The third scenario is pretty grim. Portfolio failure after only 12 years. The average life expectancy for a male at age 65 is 17 years, so you’re pretty certain to outlive this portfolio.

There are four years of losses to start off retirement: -21%, -7%, -15%, -23%. There are only 2 years of gains in the first decade of retirement. The CAGR of the first decade is a truly horrible -9.63%.

It is no surprise the portfolio ran out after that, though this feels like more a doomsday scenario rather than just a “low yield” scenario. Even the ten years around the Great Depression, 1929–1939, had a CAGR of only -1.16%. (Most people don’t realise that in the middle of the Great Depression the stock market returned 52% in 1933 and 1935.) So we’re talking about a scenario substantially worse than the Great Depression.

Am I able to draw any lessons from this limited sampling of failures? A lot of the failure seems to be driven by limited (sub 10%) equity returns when the market is up and frequent losses that keep knocking the portfolio down.

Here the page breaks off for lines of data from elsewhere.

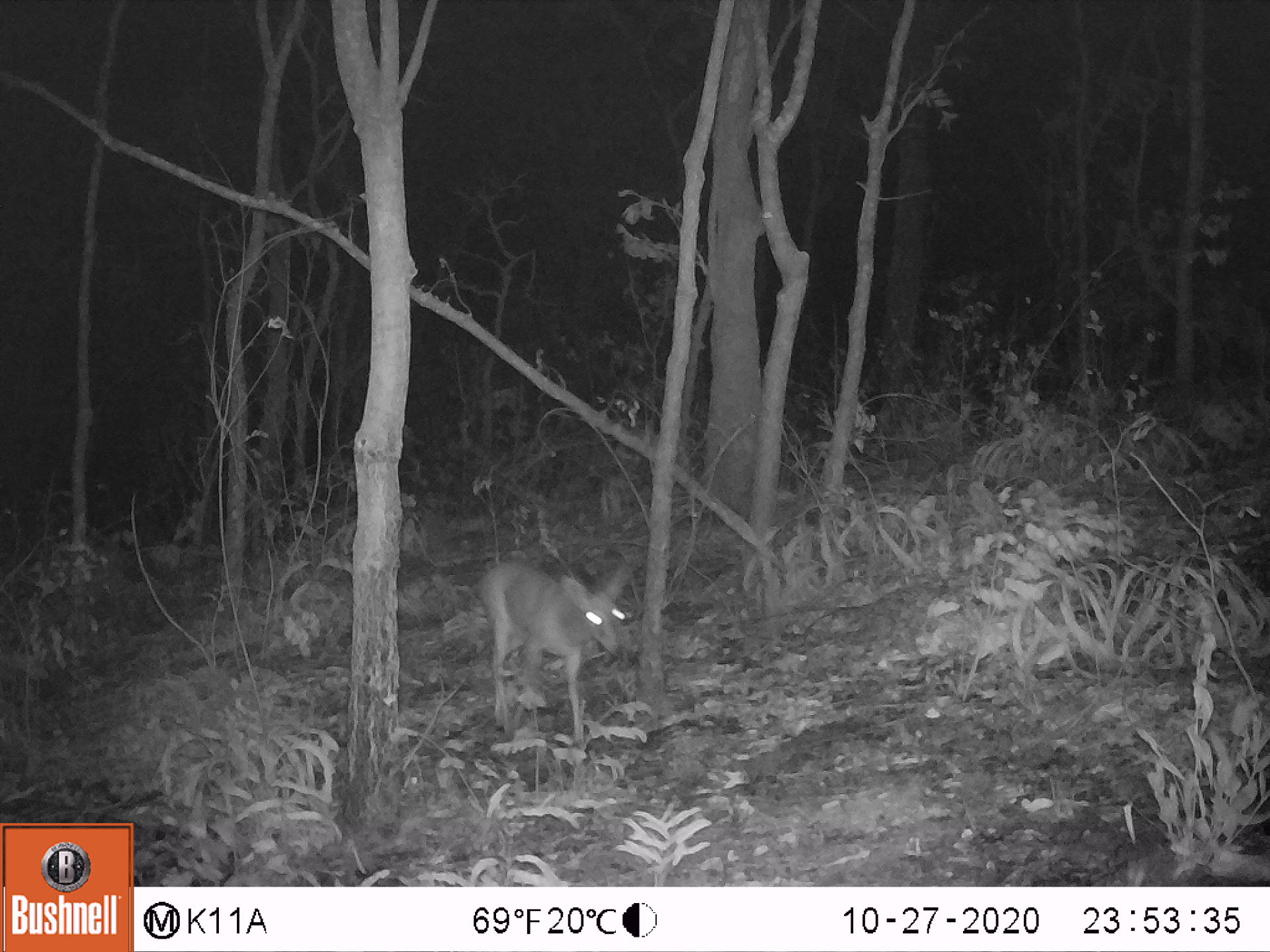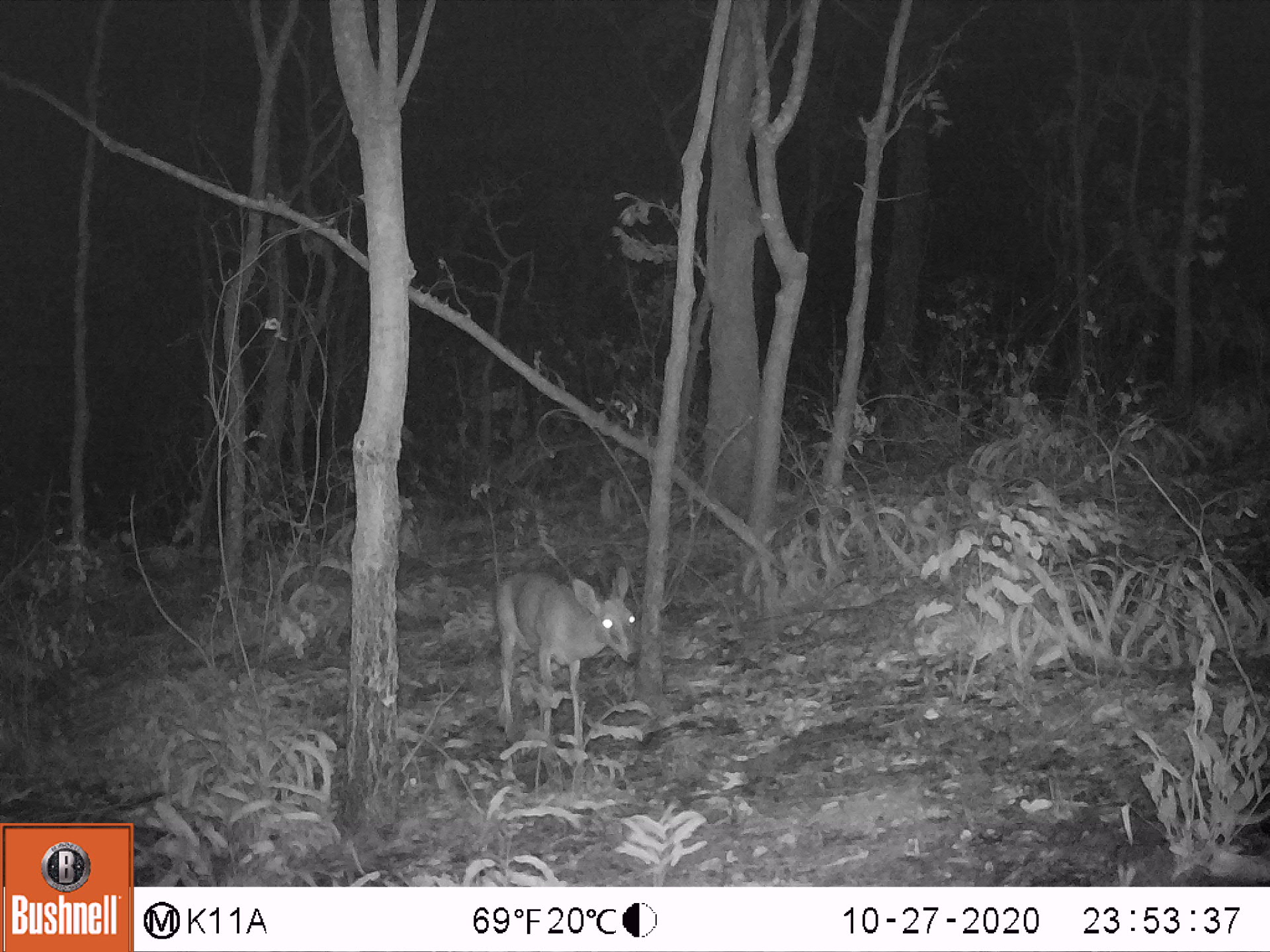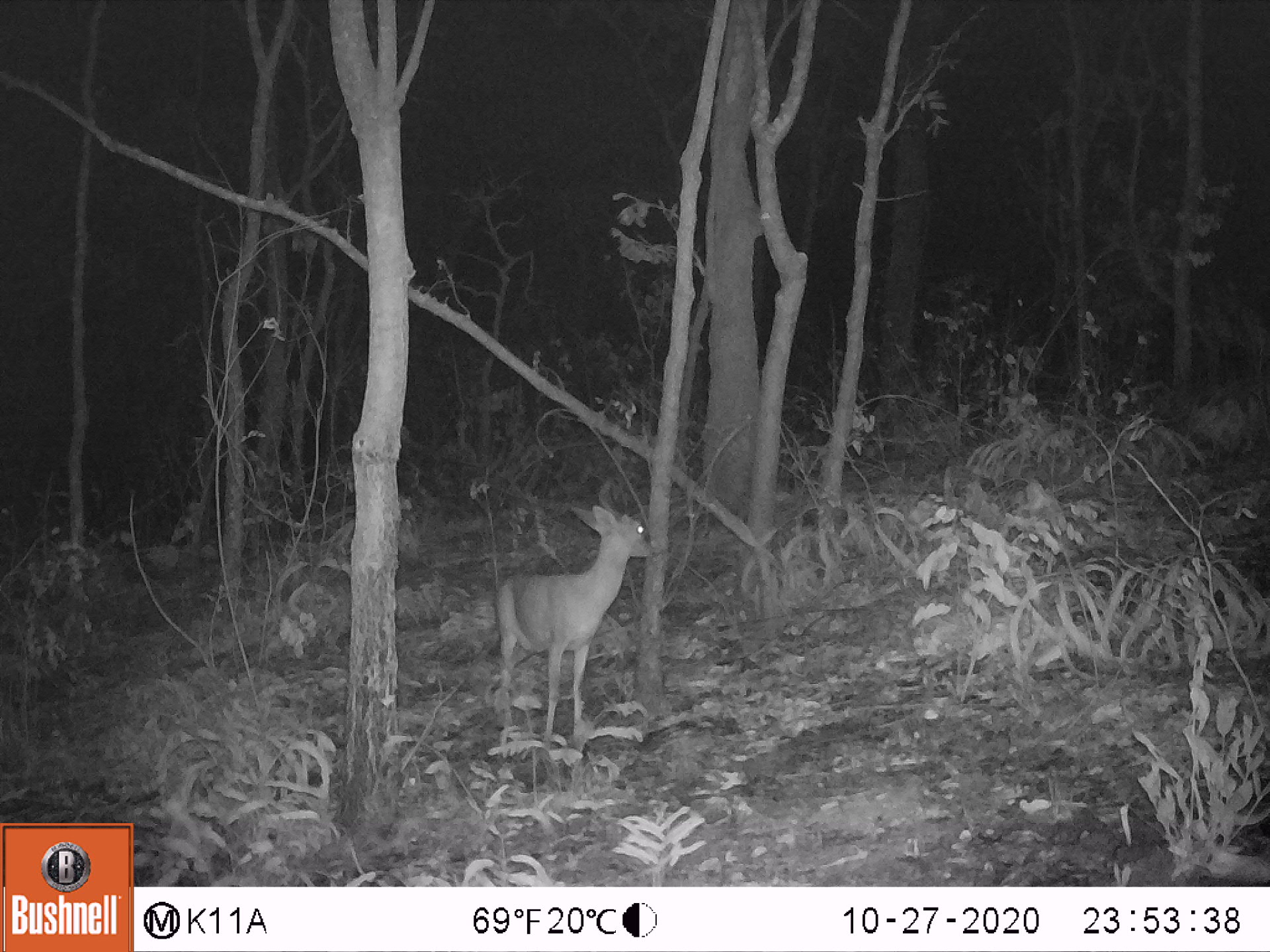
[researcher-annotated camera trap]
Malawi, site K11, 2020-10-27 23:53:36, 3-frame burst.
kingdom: Animalia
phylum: Chordata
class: Mammalia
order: Artiodactyla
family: Bovidae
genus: Sylvicapra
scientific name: Sylvicapra grimmia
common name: common duiker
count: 1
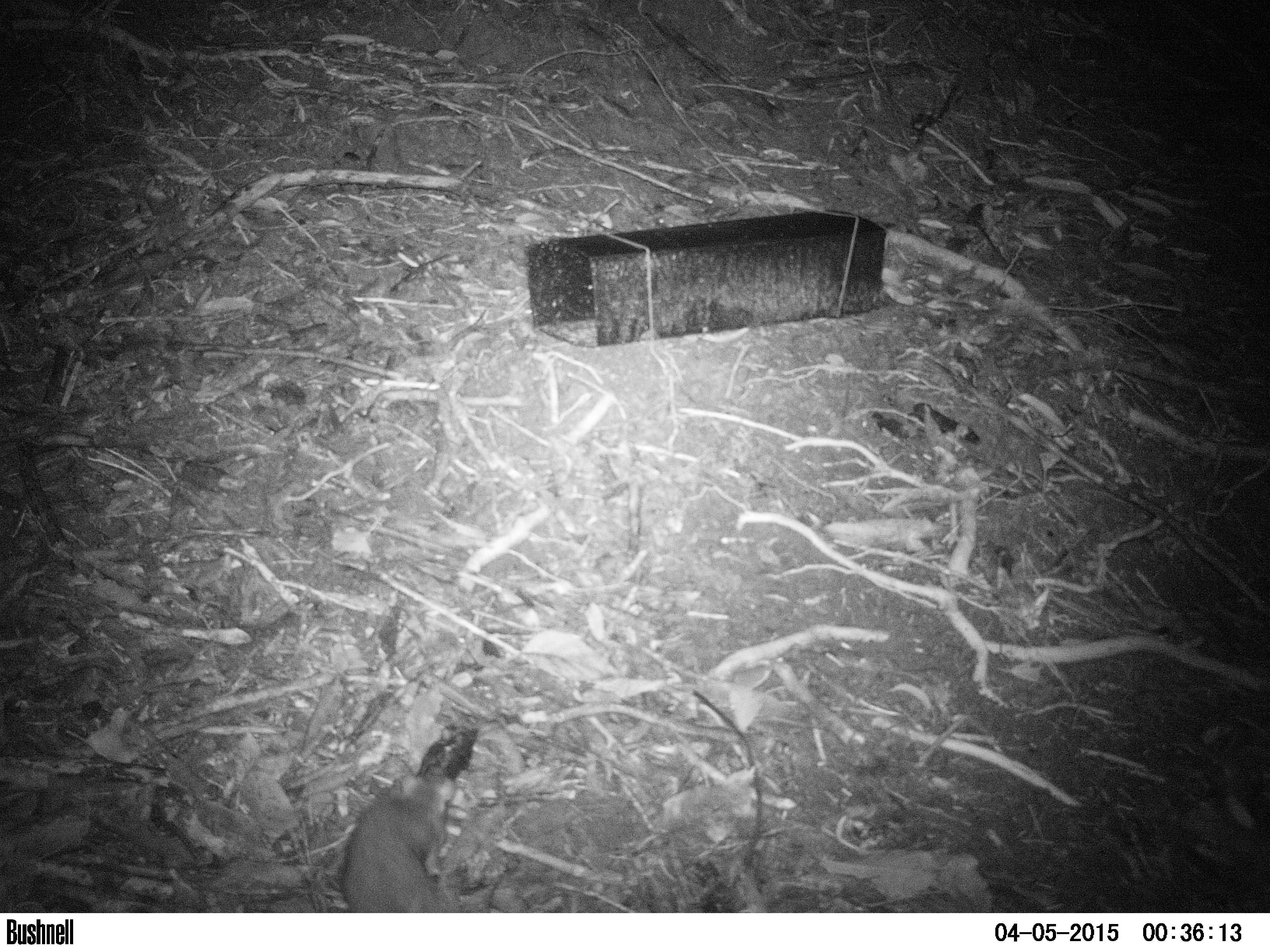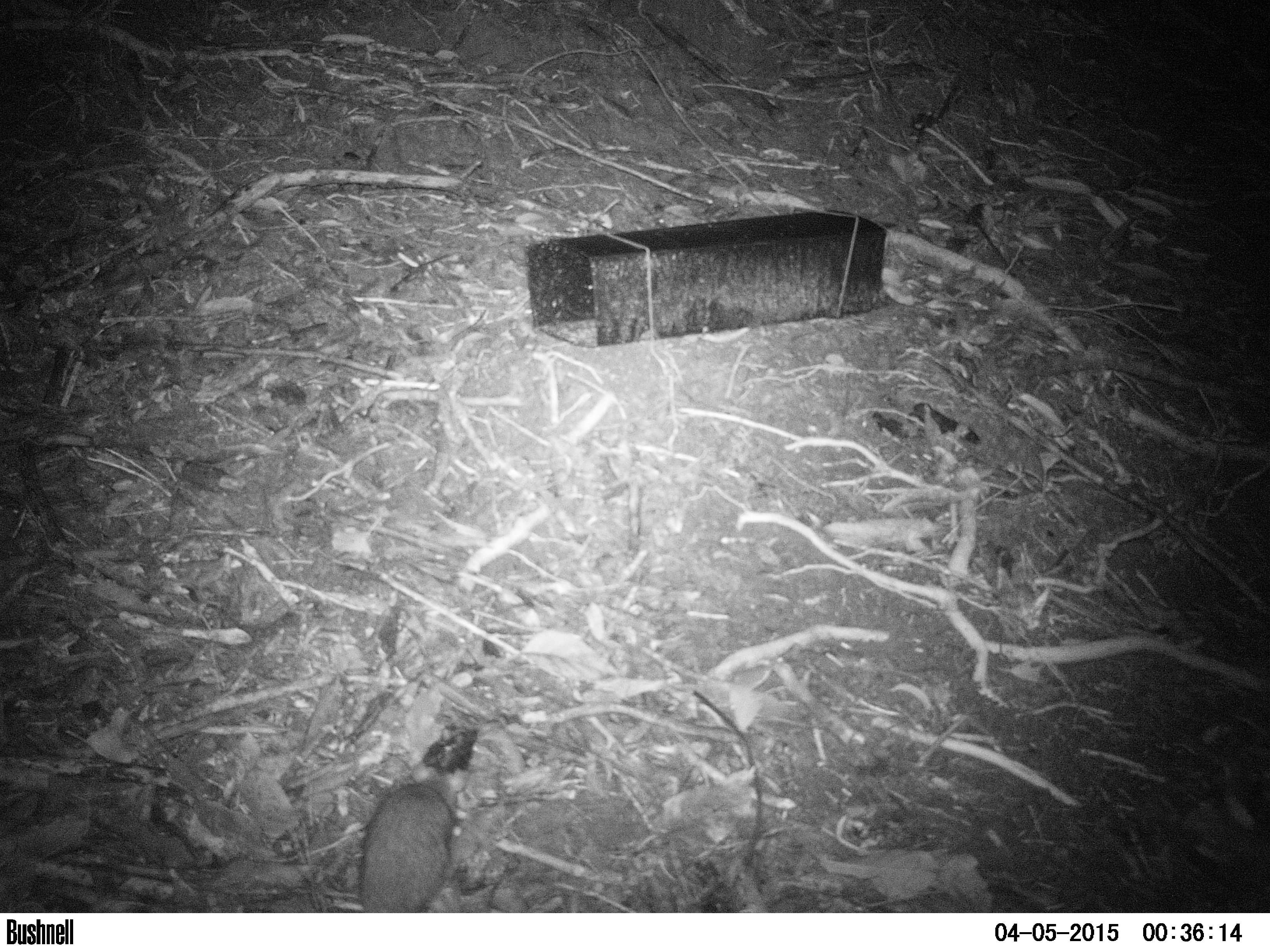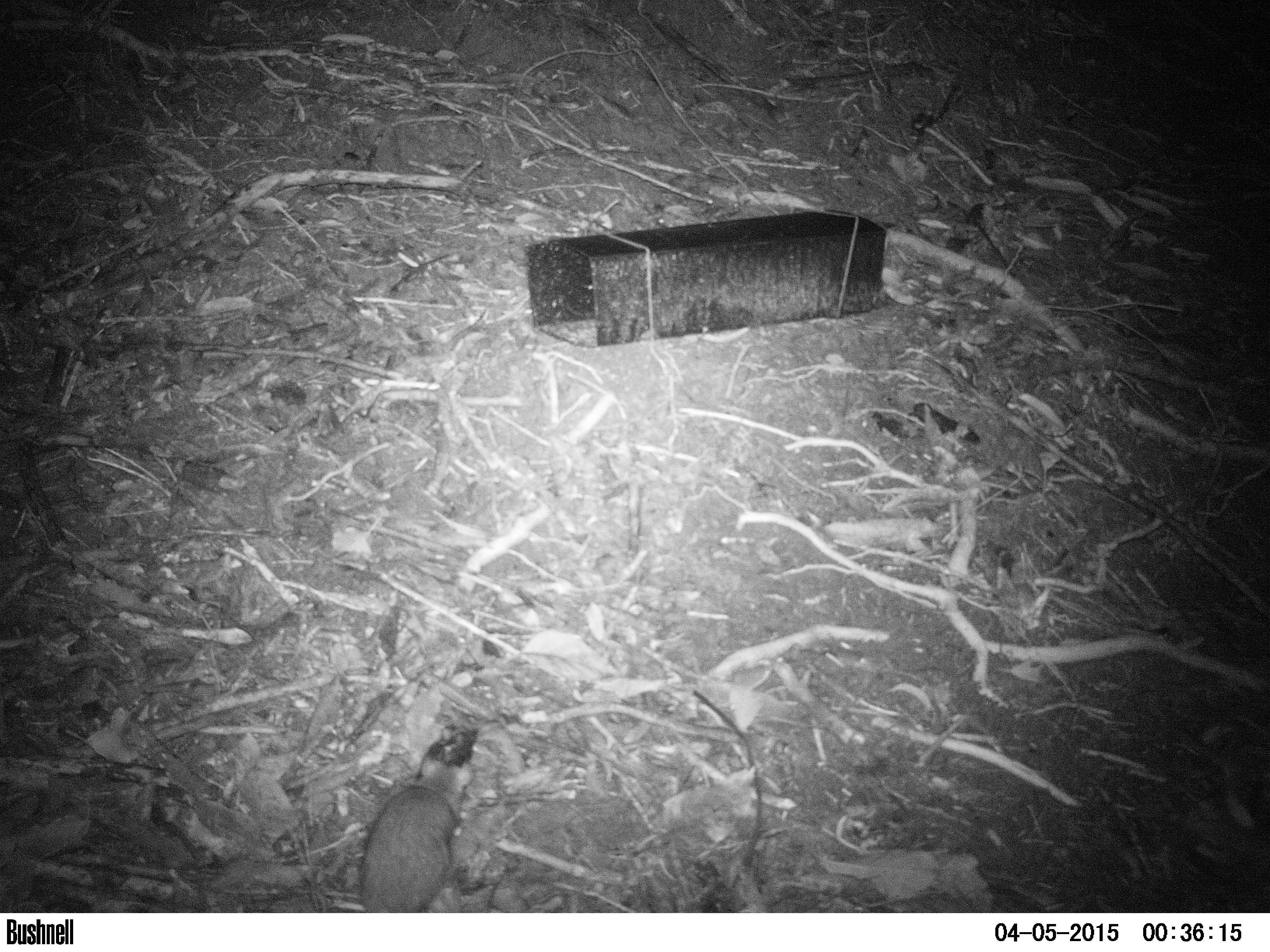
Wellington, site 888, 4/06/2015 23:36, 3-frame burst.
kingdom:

Even under those trying circumstances, most portfolios last at least 20 years. (95% of Boglehead-style portfolios survive 20 years with the Low Yield model when taking 4% withdrawals.)

Do you think the next 30 years is going to look like one of those failure scenarios? I guess I’m too much of an optimist to buy into that. Even if returns are muted and yields are low…it is hard for me to believe that we will see such recurrent market losses. Maybe I just have too much faith in mean reversion and government intervention.

For what it is worth, the paper came out in 2013. Since then the market returns for the S&P 500 have been:

`2013: 33.35%`

2014: 12.43%

2015: 0.29%

2016: 14.61% (year to date, so still time to drop a lot!)

## P.S. Mortality-weighting

Finally, we know that using a fixed 30-year lifespan gives a misleadingly conservative picture. If we use mortality-weighting (i.e. you have to both run out of money **and** still be alive when it happens) then the chance of portfolio success for a low-cost 60/40 portfolio increases to 86%.